• _Do this_: Copy out every item below word for word, leaving out the pictures.

• _Data lines_:
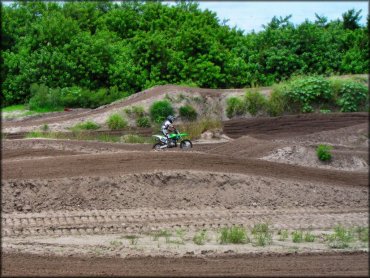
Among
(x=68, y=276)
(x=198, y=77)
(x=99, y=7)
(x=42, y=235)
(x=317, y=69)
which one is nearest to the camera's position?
(x=68, y=276)

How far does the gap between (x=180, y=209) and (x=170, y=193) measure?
0.73 meters

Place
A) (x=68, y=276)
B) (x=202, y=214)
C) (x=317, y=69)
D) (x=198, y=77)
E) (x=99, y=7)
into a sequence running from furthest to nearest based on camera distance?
(x=99, y=7)
(x=317, y=69)
(x=198, y=77)
(x=202, y=214)
(x=68, y=276)

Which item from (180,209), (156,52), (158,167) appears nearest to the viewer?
(180,209)

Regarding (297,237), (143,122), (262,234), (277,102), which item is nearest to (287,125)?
(277,102)

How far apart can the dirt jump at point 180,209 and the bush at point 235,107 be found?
905cm

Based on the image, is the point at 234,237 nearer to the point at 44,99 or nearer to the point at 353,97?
the point at 353,97

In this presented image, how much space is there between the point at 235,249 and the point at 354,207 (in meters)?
5.70

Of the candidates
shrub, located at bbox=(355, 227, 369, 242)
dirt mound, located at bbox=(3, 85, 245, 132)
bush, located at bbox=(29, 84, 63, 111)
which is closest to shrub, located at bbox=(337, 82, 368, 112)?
shrub, located at bbox=(355, 227, 369, 242)

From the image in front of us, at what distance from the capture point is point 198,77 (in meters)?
34.2

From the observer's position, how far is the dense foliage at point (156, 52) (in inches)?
1276

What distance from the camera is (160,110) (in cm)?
3050

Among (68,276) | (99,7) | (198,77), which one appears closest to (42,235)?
(68,276)

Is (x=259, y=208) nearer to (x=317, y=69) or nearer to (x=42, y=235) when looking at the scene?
(x=42, y=235)

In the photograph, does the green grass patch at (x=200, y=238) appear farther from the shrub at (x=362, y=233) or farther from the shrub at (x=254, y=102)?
the shrub at (x=254, y=102)
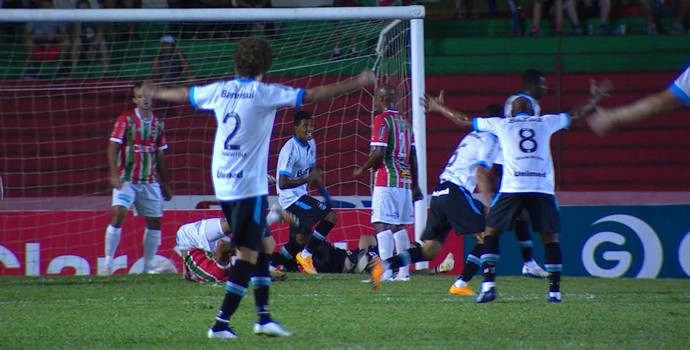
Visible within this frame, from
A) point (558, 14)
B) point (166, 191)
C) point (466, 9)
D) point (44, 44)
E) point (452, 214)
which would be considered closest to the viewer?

• _Exercise output_:
Among
(x=68, y=276)
(x=198, y=77)
(x=99, y=7)
(x=42, y=235)
(x=317, y=69)
which one is nearest to the camera's position?
(x=68, y=276)

How far does the gap between (x=180, y=209) and (x=170, y=193) measure?
0.73 meters

Place
A) (x=68, y=276)
B) (x=202, y=214)
C) (x=317, y=69)
D) (x=198, y=77)
E) (x=99, y=7)
into a sequence running from furthest to nearest based on camera distance?
(x=99, y=7)
(x=317, y=69)
(x=198, y=77)
(x=202, y=214)
(x=68, y=276)

Which item from (180,209), (156,52), (158,167) appears nearest to the viewer?
(180,209)

Regarding (297,237), (143,122), (262,234), (277,102), which item is nearest to (287,125)?
(277,102)

How far apart can the dirt jump at point 180,209 and the bush at point 235,107 be found?
905cm

Based on the image, is the point at 234,237 nearer to the point at 44,99 or nearer to the point at 353,97?
the point at 353,97

In this presented image, how much space is there between the point at 235,249 and the point at 354,207 (in meters)?
5.70

Of the candidates
shrub, located at bbox=(355, 227, 369, 242)
dirt mound, located at bbox=(3, 85, 245, 132)
bush, located at bbox=(29, 84, 63, 111)
which is closest to shrub, located at bbox=(337, 82, 368, 112)?
shrub, located at bbox=(355, 227, 369, 242)

From the image in front of us, at what distance from the capture point is point 198,77 (in meters)?
34.2

From the observer's position, how far is the dense foliage at point (156, 52) (in inches)?
1276

What distance from the camera is (160,110) (in cm)?
3050

Among (68,276) | (99,7) | (198,77), which one appears closest to (42,235)?
(68,276)

Is (x=259, y=208) nearer to (x=317, y=69) or nearer to (x=42, y=235) when looking at the scene?
(x=42, y=235)

In the photograph, does the green grass patch at (x=200, y=238) appear farther from the shrub at (x=362, y=233) or farther from the shrub at (x=254, y=102)?
the shrub at (x=254, y=102)
Visible within this frame, from
A) point (558, 14)
B) point (166, 191)
C) point (466, 9)
D) point (44, 44)
E) point (452, 214)
which would be considered closest to the viewer?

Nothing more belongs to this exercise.